Gear Krieg: The Good Doctor Initiative
Deputy Secretary General of the League of Nations
He was born in County Antrim, the son of a Protestant grocer. Despite the fact that the town of Carrickfergus, where he was born and raised, was strongly Unionist, he joined the Gaelic League as a youth, and was won over to the cause of Irish nationalism. As a young man he joined the Irish Republican Brotherhood. He was working as a journalist for the North Down Herald and a number of other northern papers, before moving to Dublin, where he found a job with the Freeman’s Journal. There, by 1919, he had risen to news editor.

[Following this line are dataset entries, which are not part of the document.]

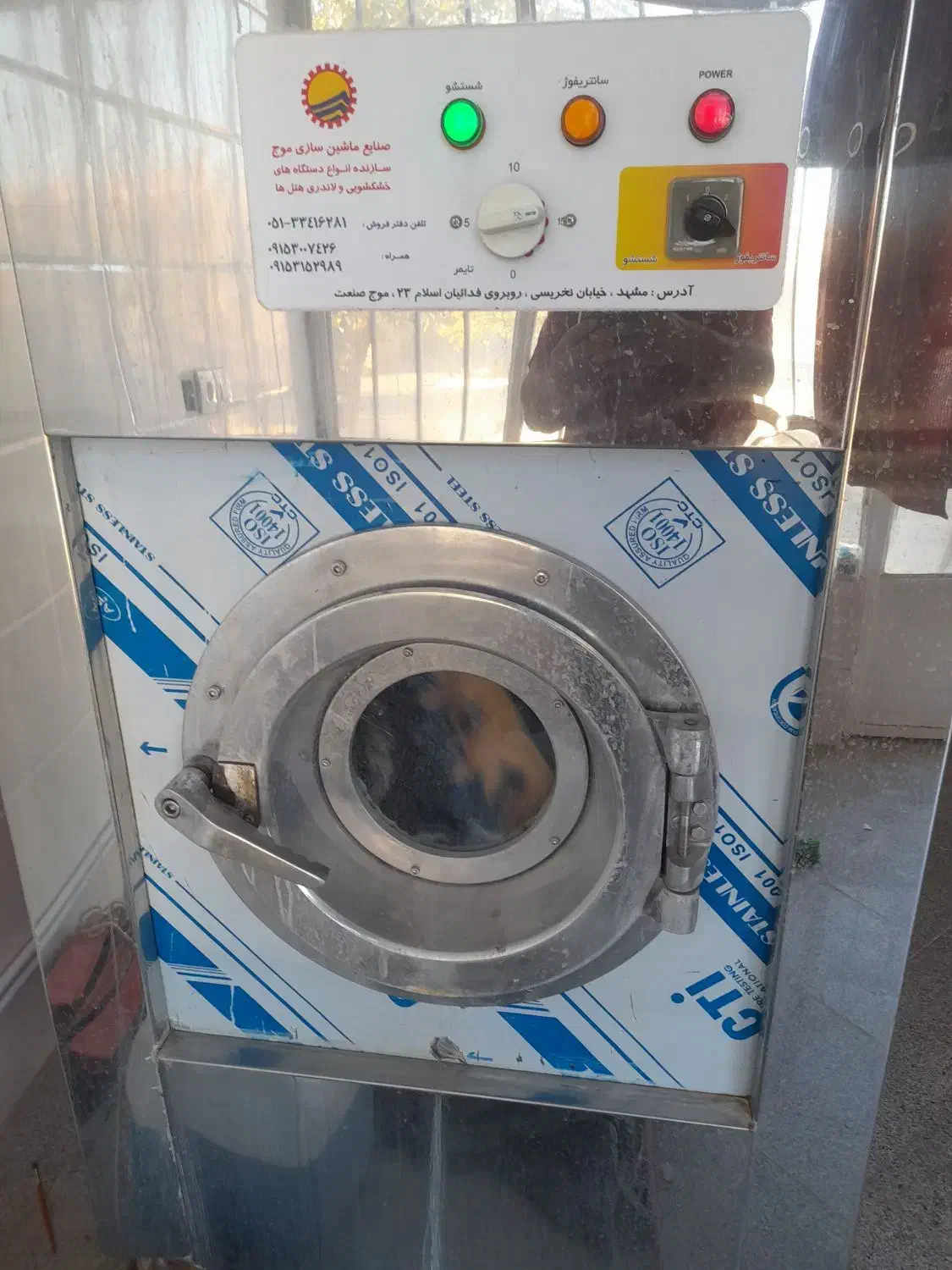 ماشین لباسشویی و اتو پرس و دیک بخار مغازه|ماشین‌آلات صنعتی|اسلامیه, |دیوار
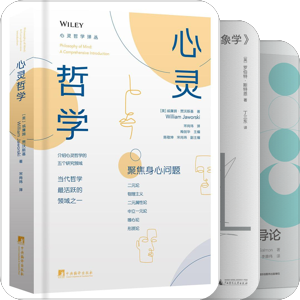 哲学入门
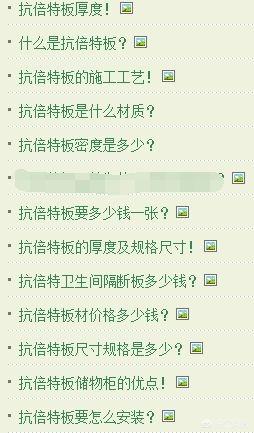 新浪博客站群怎么做？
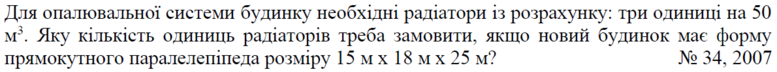 020014sm-126b-777x72.png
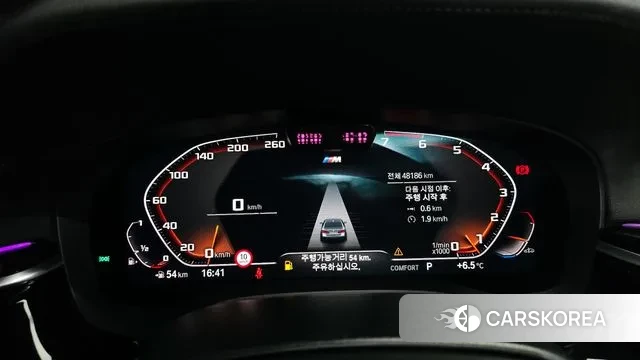 BMW 5 Series (G30) id 3472326 из Кореи 18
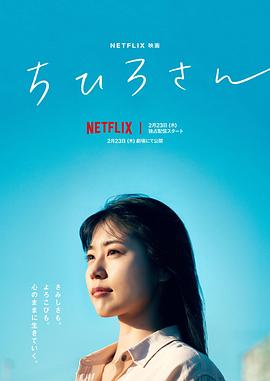 2018销量最高无码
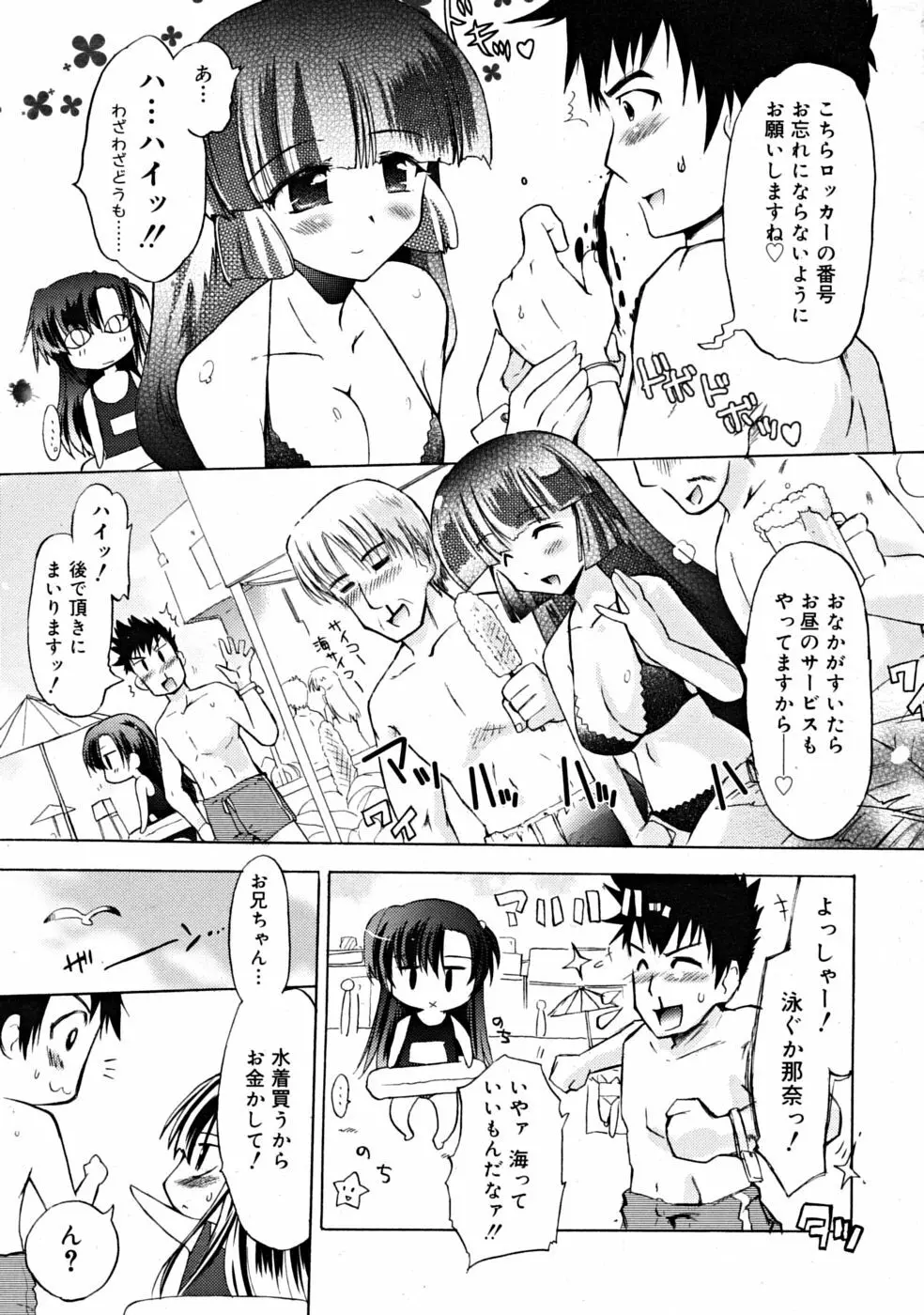 COMIC RiN [2008-10] Vol.46 Page.113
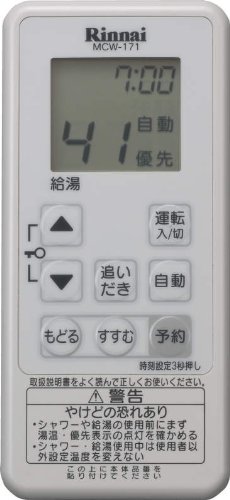 Amazon | リンナイ 給湯機リモコン MBCTW-171 | リモコン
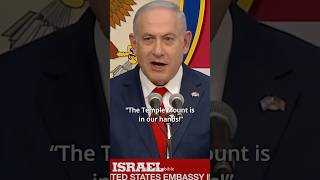 Al Aqsa Belongs to Israel, Third Temple is Coming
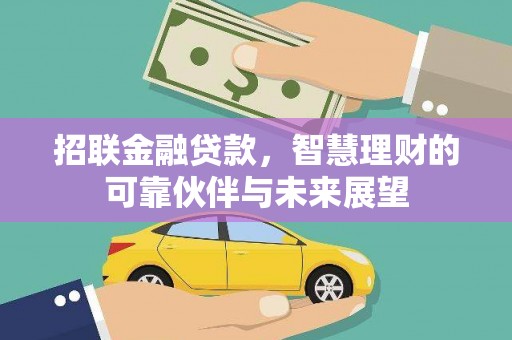 埌东招联金融贷款，智慧理财的可靠伙伴与未来展望
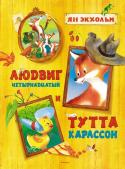 Ян Экхольм: Людвиг Четырнадцатый и Тутта Карлссон Сказочная история Яна Экхольма о дружбе и приключениях честного лисёнка и отважного цыплёнка успела полюбиться уже не одному поколению юных читателей. В чём же секрет успеха этой замечательной детской книжки? В том, что http://booksnook.com.ua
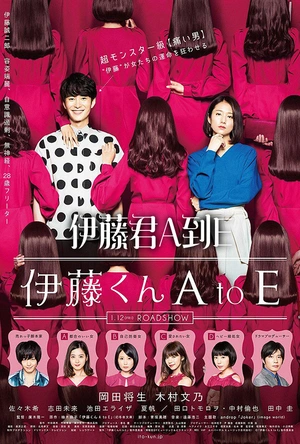 伊藤君A到E 伊藤くん A to E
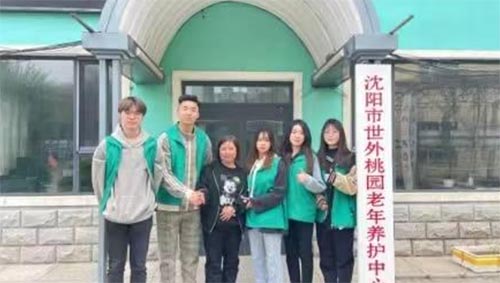 心系公益 播撒關(guān)愛——走進養(yǎng)老院志愿服務(wù)活動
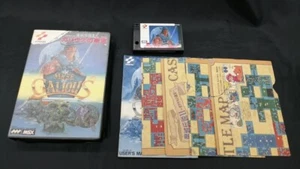 Cartucho MSX software ROM Knightmare II: The Maze of Galious - Imagen 1 de 17
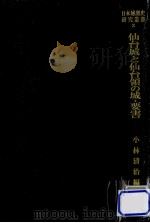仙台城と仙台領の城·要害（1982.04 PDF版）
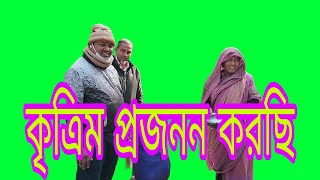 কৃত্রিম প্রজননের মাধ্যমে জাত উন্নয়ন করা সম্ভব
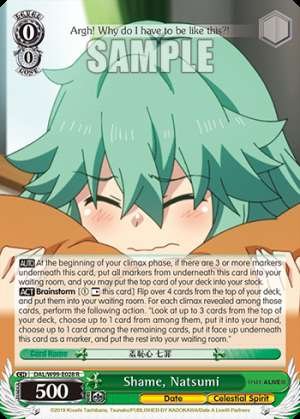 Shame, Natsumi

After the War of Independence, a number of his friends joined the new government of the Irish Free State. Lester was offered, and accepted, a position as Director of Publicity. He married Elizabeth Ruth Tyrrell in 1920, by whom he had three daughters
In 1923 he joined Ireland’s Department of External Affairs. He was sent to Geneva in 1929 to replace Michael MacWhite as Ireland’s Permanent Delegate to the League of Nations. In 1930 he succeeded in organising Ireland’s election to the Council (or executive body) of the League of Nations for a three-year term. Lester often represented Ireland at Council meetings, standing in for the Minister for External Affairs. During this time he became increasingly involved in the work of the League, particularly in its attempts to bring a resolution to two wars in South America. This work brought him to the attention of the League Secretariat and began his transformation from national to international civil servant.

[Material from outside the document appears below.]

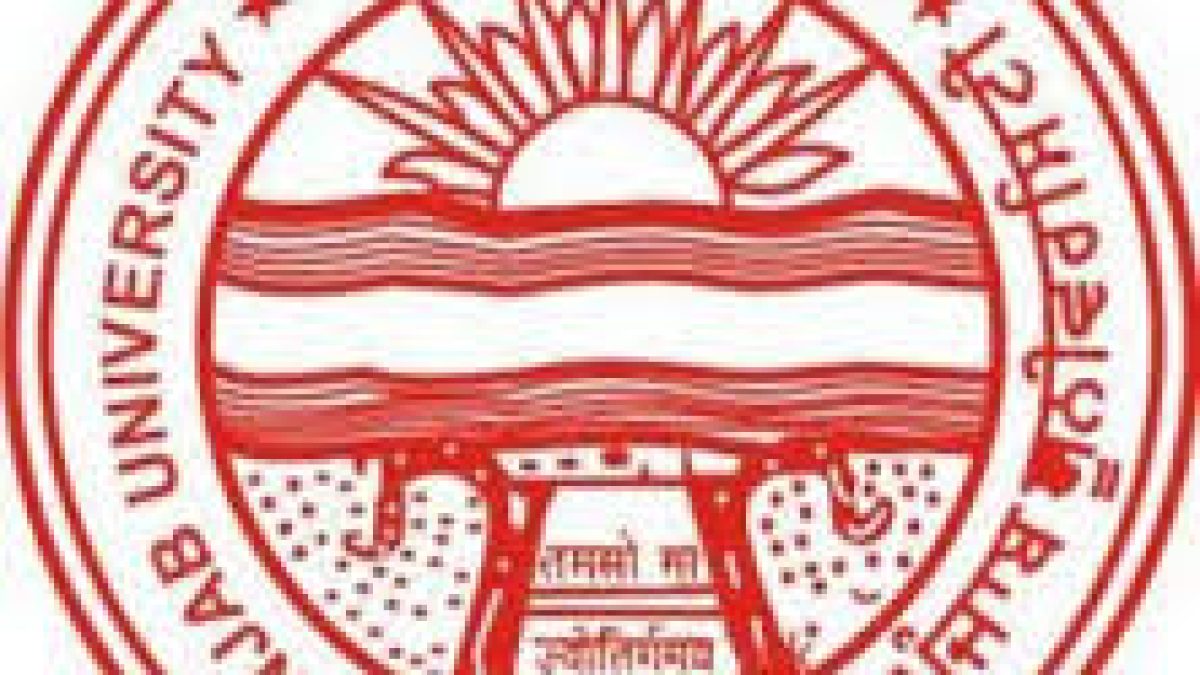 Panjab University Recruitment 2021 for 01 Graphic Designer Vacancy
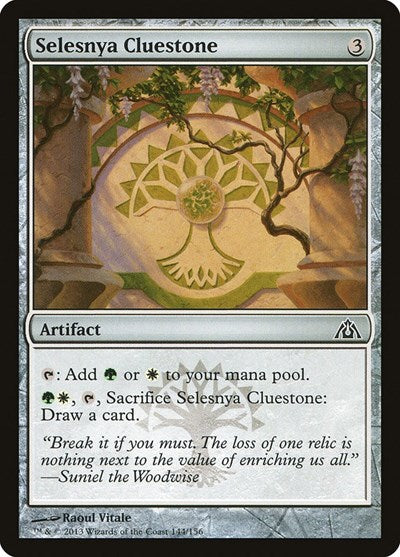 Selesnya Cluestone (DGM) #144 Common (Lightly Played) Dragon's Maze Magic: The Gathering: 2013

When Peru and Colombia disputed over a town in the headwaters of the Amazon, Lester presided over the committee which found an equitable solution. He also presided over the less successful committee when Bolivia and Paraguay went to war over the Gran Chaco. In 1933, Lester was seconded to the League’s Secretariat and sent to Danzig (now Gdańsk, Poland), as the League of Nations’ High Commissioner. The Free City of Danzig was the scene of an emerging international crisis between Nazi Germany and the international community over the issue of the Polish Corridor and the Free City’s relationship with the Third Reich. During this period Lester repeatedly protested to the German government against its persecution and discrimination of the Jews. For this reason he was boycotted by both the representatives of the German Reich and the representatives of the Nazi Party in Danzig.
Lester returned to Geneva in 1937 to become Deputy Secretary General of the League of Nations.